What you have to do | Leaving the pictures aside, transcribe every line below exactly.

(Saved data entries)
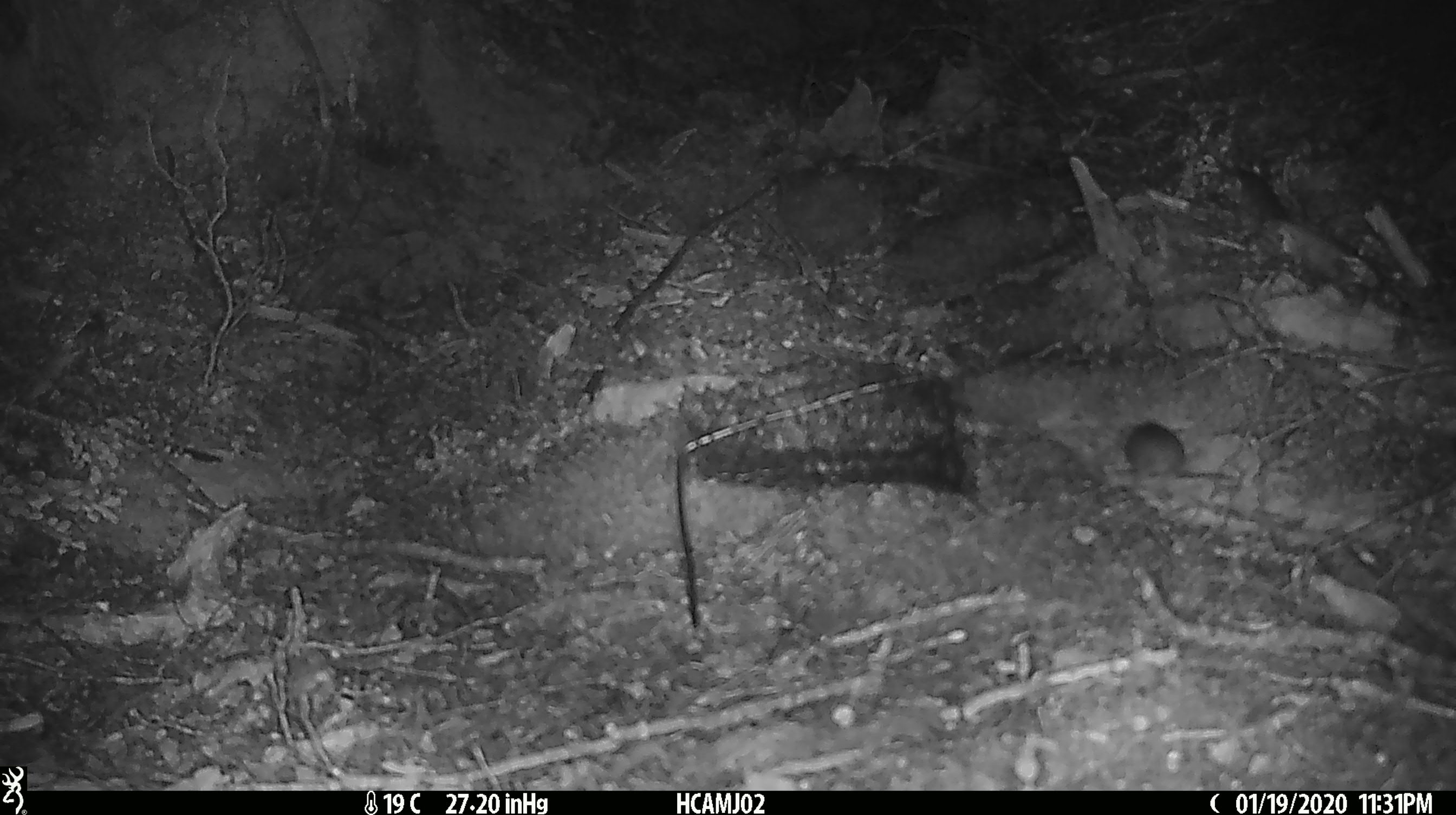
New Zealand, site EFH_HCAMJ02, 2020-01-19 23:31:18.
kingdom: Animalia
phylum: Chordata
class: Mammalia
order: Rodentia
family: Muridae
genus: Mus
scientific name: Mus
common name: mouse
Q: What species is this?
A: Mouse (Mus).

Answer box |
New Zealand, site EFH_HCAMJ02, 2020-01-19 23:31:18.
kingdom: Animalia
phylum: Chordata
class: Mammalia
order: Rodentia
family: Muridae
genus: Mus
scientific name: Mus
common name: mouse
Q: What species is this?
A: Mouse (Mus).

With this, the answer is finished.